But I'm sure the people who wrote it that way have their reasons
why this is usually the most desireable behavior, if not the most
rational behavior.
 
J

James Kuyper

On 01/11/2013 06:46 PM, BartC wrote:
....
The most flexible approach would have been to supply a raw, unprocessed
command line to a C program. Then it would work exactly the same way as
every subsequent line of input.

With a library function to chop it up into parameters, and perhaps expand
them, if that is desired.

In fact WinMain() works exactly like that (apart from having such a function
as I suggested).

Your first message on this thread implies that you never knew about this
feature until yesterday, which implies that you must be very new to
unix-like systems.

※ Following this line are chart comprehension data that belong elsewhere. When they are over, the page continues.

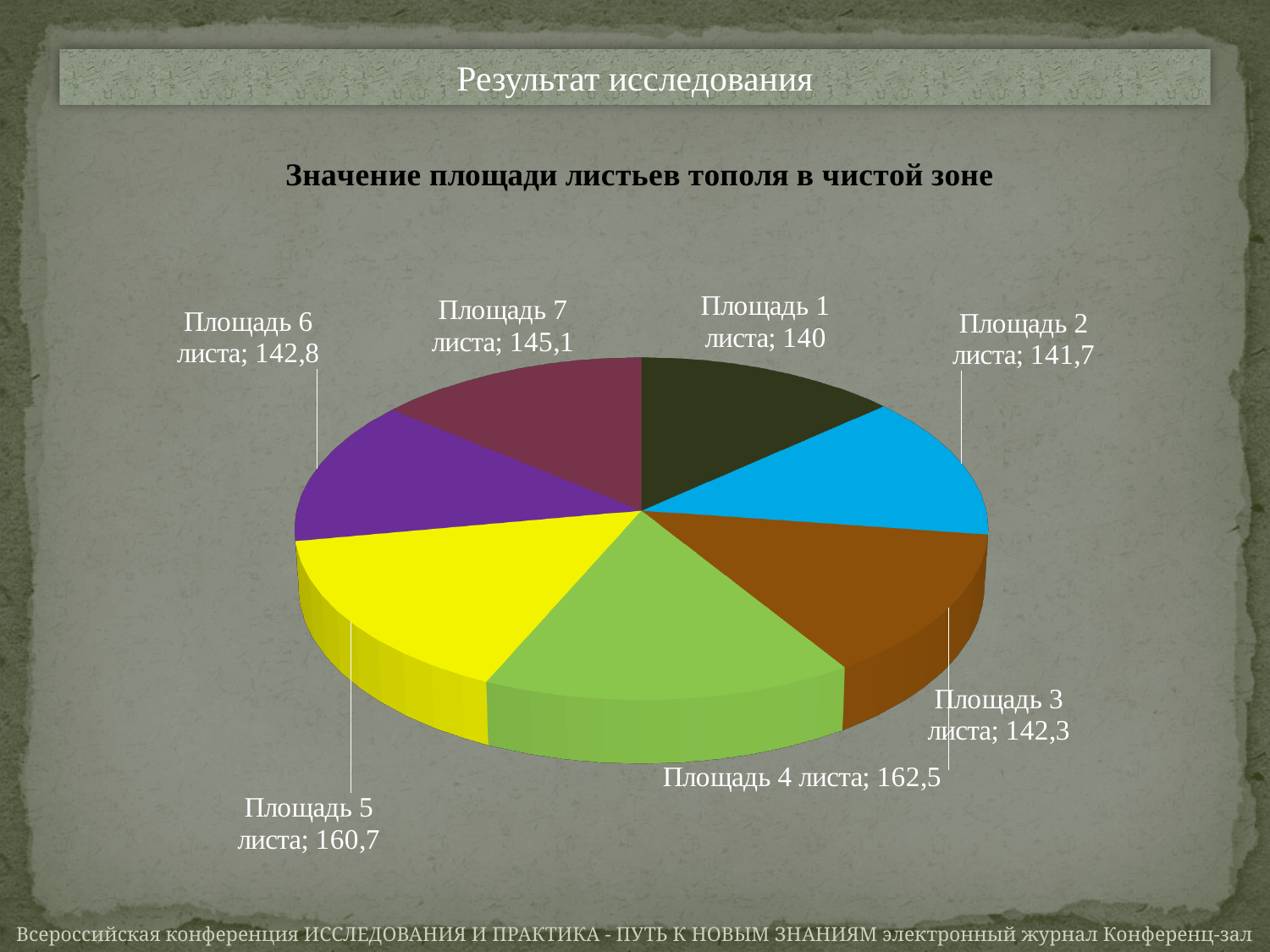
What is the value for Площадь 1 листа? 140 How many categories (slices) does the chart have? 7 What is the value for Площадь 6 листа? 142,8 What is the value for Площадь 7 листа? 145,1 What kind of chart is shown on the slide? Pie chart Which category has the highest value? Площадь 4 листа What is the difference between the values for Площадь 7 листа and Площадь 1 листа? 5,1 What is the title of the chart? Значение площади листьев тополя в чистой зоне What is the value for Площадь 4 листа? 162,5 What is the difference between the values for Площадь 4 листа and Площадь 5 листа? 1,8 Which is larger, the value for Площадь 6 листа or Площадь 3 листа? Площадь 6 листа Which category has the lowest value? Площадь 1 листа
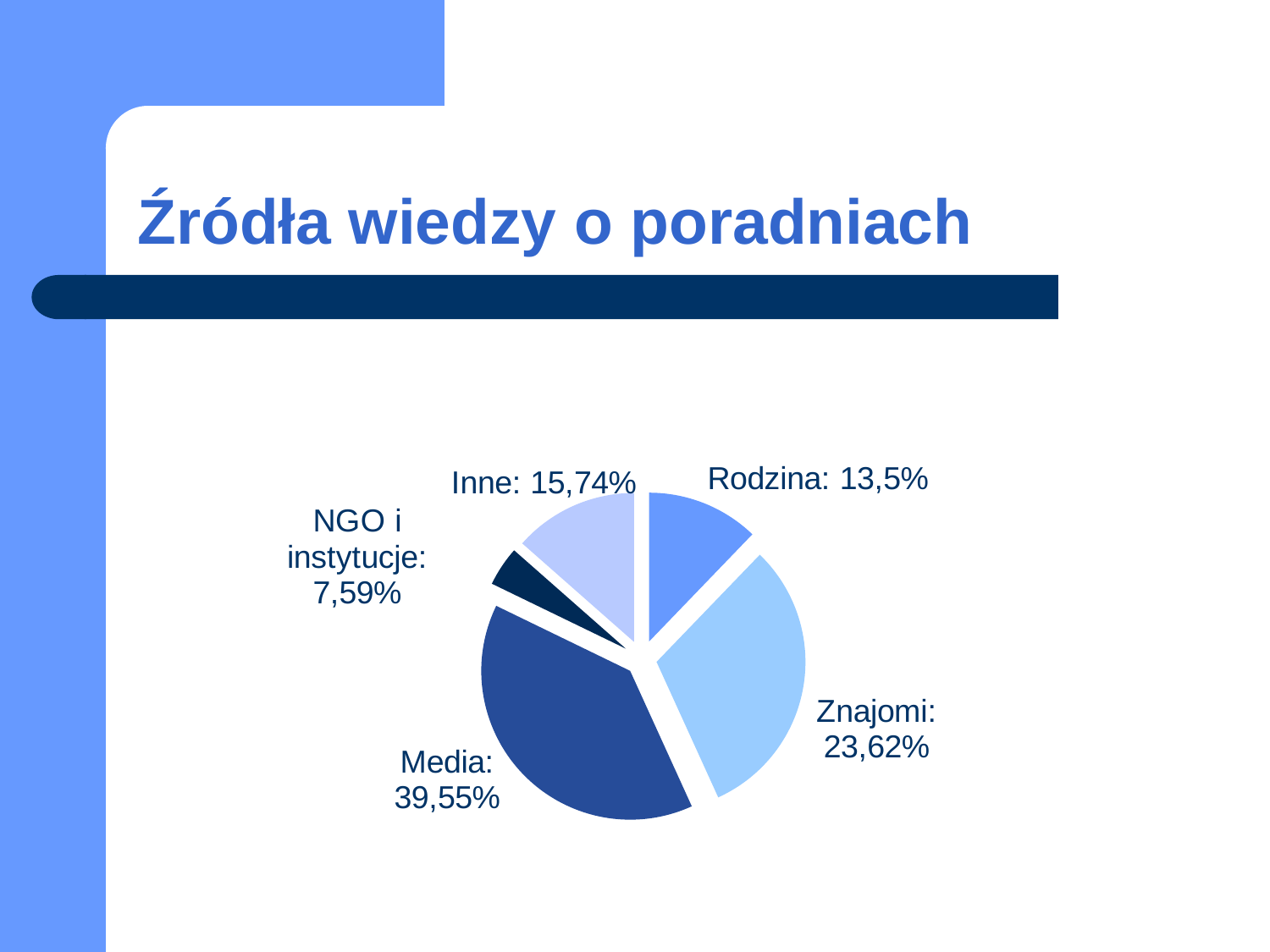
Which is larger, the share for Znajomi or the share for Inne? Znajomi What kind of chart is shown on the slide? pie chart What is the share for Inne? 15,74% What is the share for Rodzina? 13,5% What is the difference between the shares for Media and Znajomi? 15,93% How many slices does the pie chart have? 5 What is the share for Media? 39,55% What is the share for NGO i instytucje? 7,59% What is the share for Znajomi? 23,62% Which category has the smallest slice of the pie? NGO i instytucje What is the title of the slide containing the chart? Źródła wiedzy o poradniach Which category has the largest slice of the pie? Media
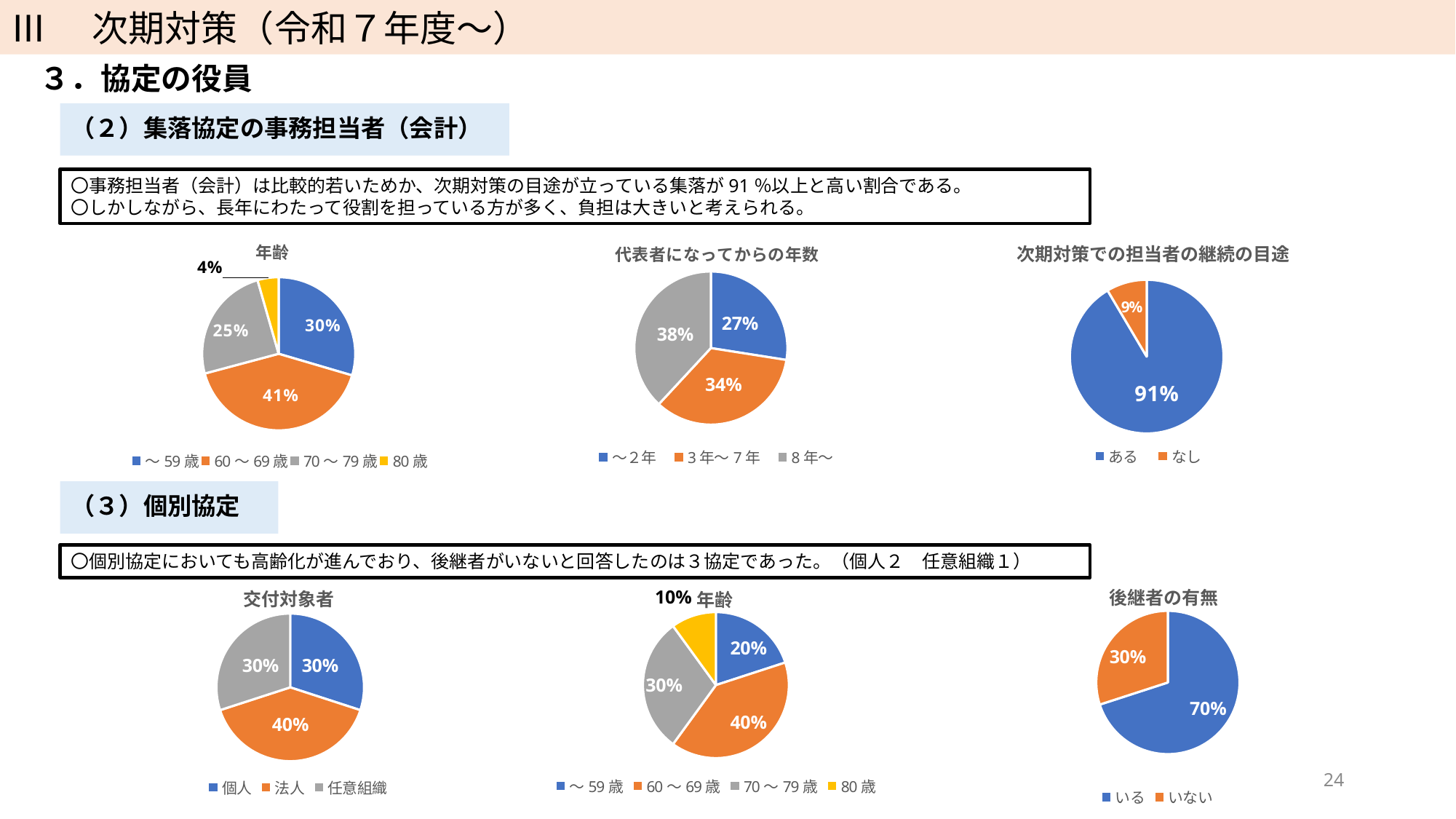
In the '後継者の有無' pie chart, what share is 'いない'? 30% In the '次期対策での担当者の継続の目途' pie chart, what is the difference between 'ある' and 'なし'? 82% In the '代表者になってからの年数' pie chart, what share is '8年～'? 38% What type of chart is used for '後継者の有無'? Pie chart In the '次期対策での担当者の継続の目途' pie chart, what share is 'ある'? 91% In the bottom-row '年齢' pie chart (under (3) 個別協定), what share is '～59歳'? 20% In the top-row '年齢' pie chart (under (2) 集落協定の事務担当者（会計）), what share is '60～69歳'? 41% In the '交付対象者' pie chart, which category has the largest share? 法人 In the bottom-row '年齢' pie chart, which is larger: '70～79歳' or '80歳'? 70～79歳 In the '交付対象者' pie chart, what share is '任意組織'? 30% In the top-row '年齢' pie chart, which category has the smallest share? 80歳 In the '代表者になってからの年数' pie chart, how many categories does the legend list? 3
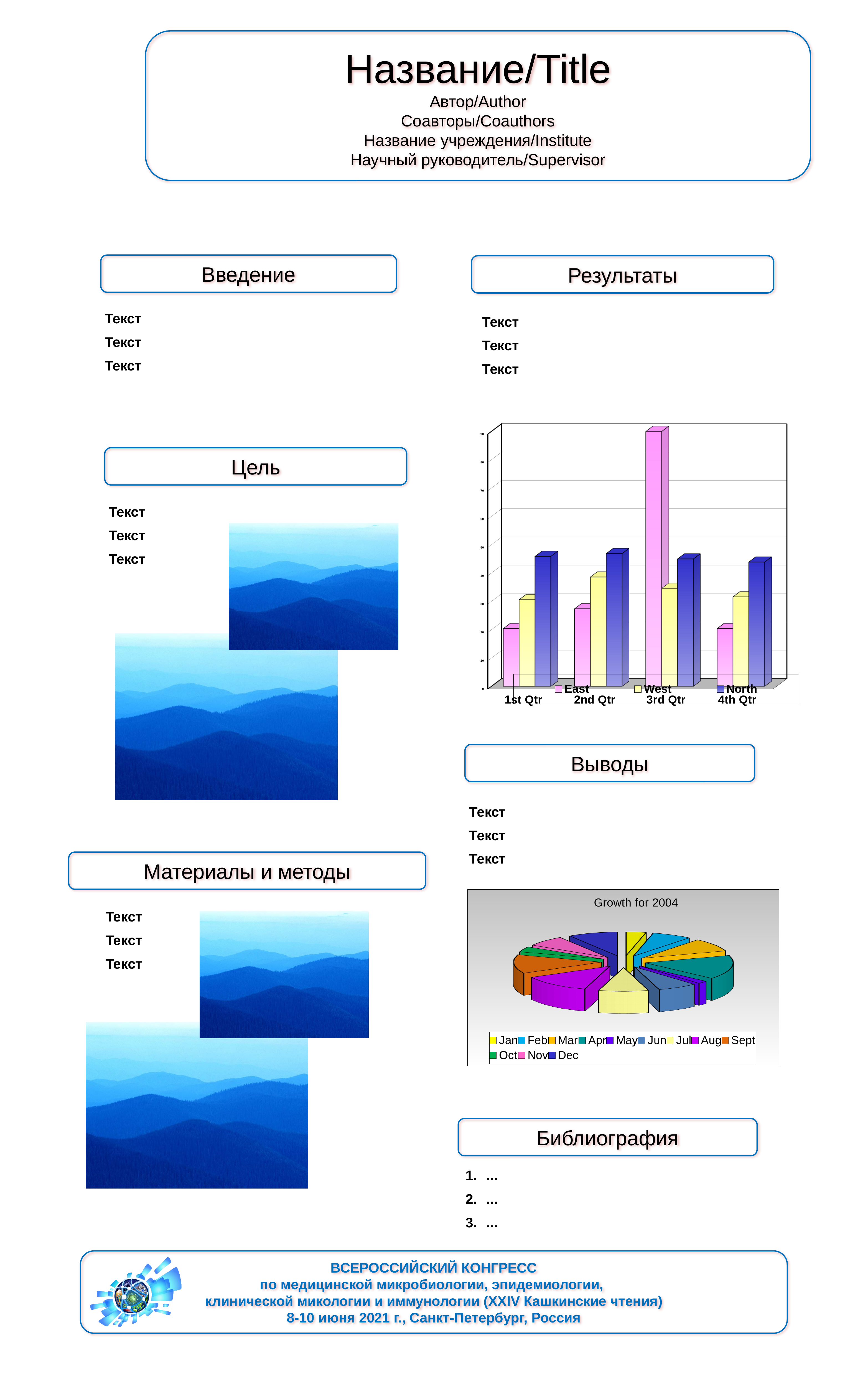
In the bar chart in the Результаты section, is the value for East in 1st Qtr greater or less than 30? less How many slices does the pie chart titled 'Growth for 2004' have? 12 In the bar chart in the Результаты section, is the value for North in 1st Qtr greater or less than 40? greater In the bar chart in the Результаты section, how many series does the legend list? 3 What is the title of the pie chart in the Выводы section? Growth for 2004 In the bar chart in the Результаты section, in which quarter is the East series highest? 3rd Qtr In the bar chart in the Результаты section, which is larger in 3rd Qtr: East or West? East What kind of chart is the chart titled 'Growth for 2004'? pie chart What kind of chart is the chart in the Результаты section (the upper chart on the right)? bar chart In the bar chart in the Результаты section, is the value for East in 3rd Qtr greater or less than 80? greater In the bar chart in the Результаты section, how many quarter categories are shown on the x axis? 4 In the bar chart in the Результаты section, which is larger in 1st Qtr: North or East? North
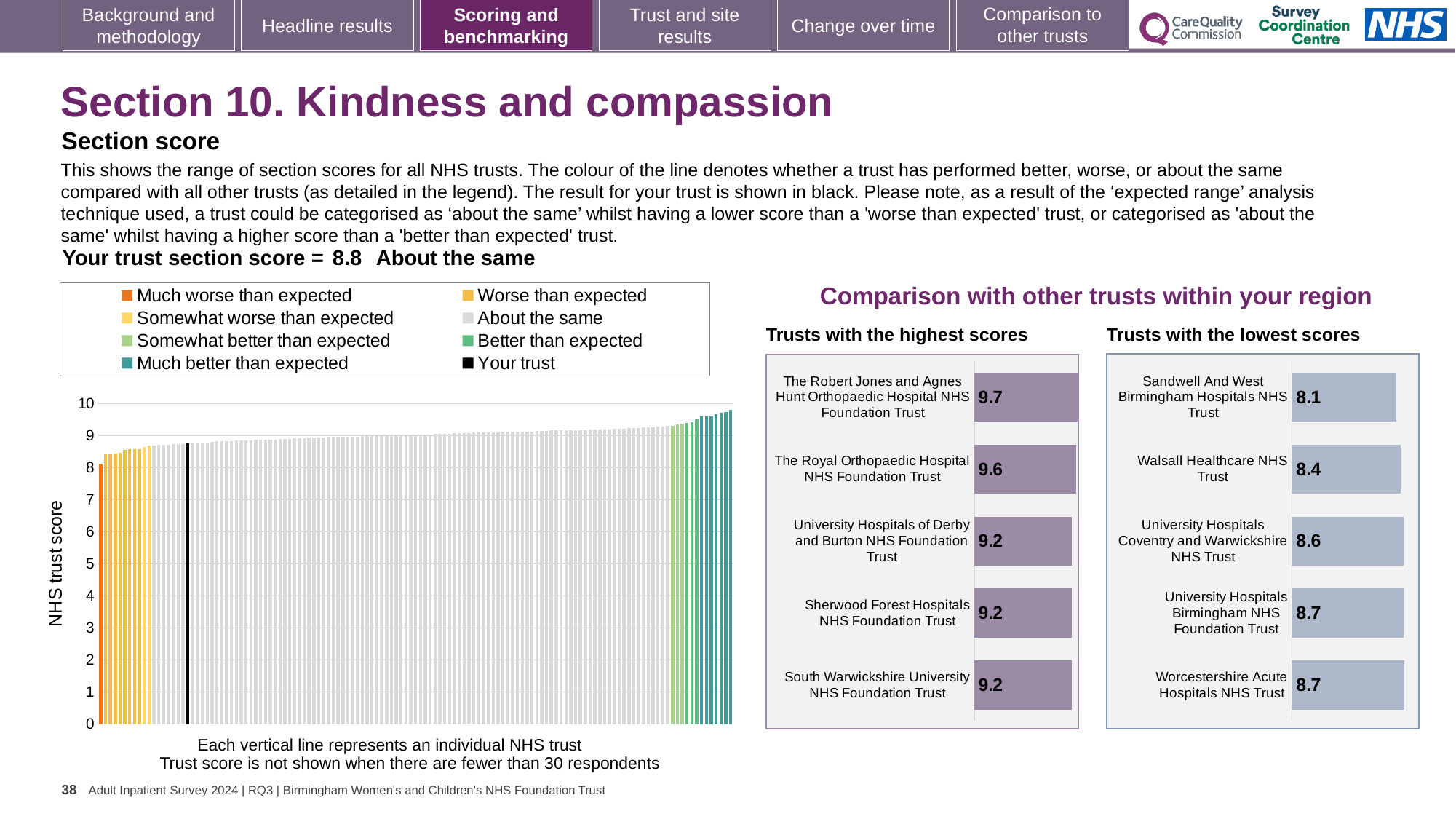
In the 'Trusts with the lowest scores' chart, which trust has the lowest score? Sandwell And West Birmingham Hospitals NHS Trust In the 'Trusts with the highest scores' chart, what is the score for The Robert Jones and Agnes Hunt Orthopaedic Hospital NHS Foundation Trust? 9.7 How many entries does the legend of the large chart on the left list? 8 In the 'Trusts with the lowest scores' chart, which has the larger score: Walsall Healthcare NHS Trust or University Hospitals Coventry and Warwickshire NHS Trust? University Hospitals Coventry and Warwickshire NHS Trust In the 'Trusts with the highest scores' chart, what is the difference between the scores of The Robert Jones and Agnes Hunt Orthopaedic Hospital NHS Foundation Trust and The Royal Orthopaedic Hospital NHS Foundation Trust? 0.1 In the large chart on the left, do the trust scores rise or fall from left to right? Rise In the large chart on the left, is the value of the leftmost (orange) bar greater or less than 9? less In the 'Trusts with the lowest scores' chart, what is the difference between the scores of Walsall Healthcare NHS Trust and Sandwell And West Birmingham Hospitals NHS Trust? 0.3 In the 'Trusts with the highest scores' chart, how many trusts are listed? 5 In the 'Trusts with the lowest scores' chart, what is the score for Walsall Healthcare NHS Trust? 8.4 What kind of chart is the large chart on the left showing NHS trust scores? Bar chart In the 'Trusts with the highest scores' chart, which trust has the highest score? The Robert Jones and Agnes Hunt Orthopaedic Hospital NHS Foundation Trust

At the moment, your impression of this feature is
based primarily upon the fact that it differs from what you're used to.
I recommend getting the equivalent of at least several months full-time
experience with unix-like environments before making a judgment about
the value of this feature. Most experienced users of Unix-like systems
find it far more convenient than inconvenient. In the long run, you
might still dislike that feature, but at least at that point you'll have
enough experience with such systems to justify reaching a conclusion.
 
P

Philip Lantz

Les said:
This is a *shell* behavior - of bash, I think ( and perhaps others ) -
so something like invoking the program with csh might be helpful.

user@user-desktop:~$ echo *.c
o.c
user@user-desktop:~$ csh echo *.c
echo: No such file or directory.

I'm pretty sure this example doesn't demonstrate what you think it does.
(I know what it demonstrates, but I can't be sure what you intended.)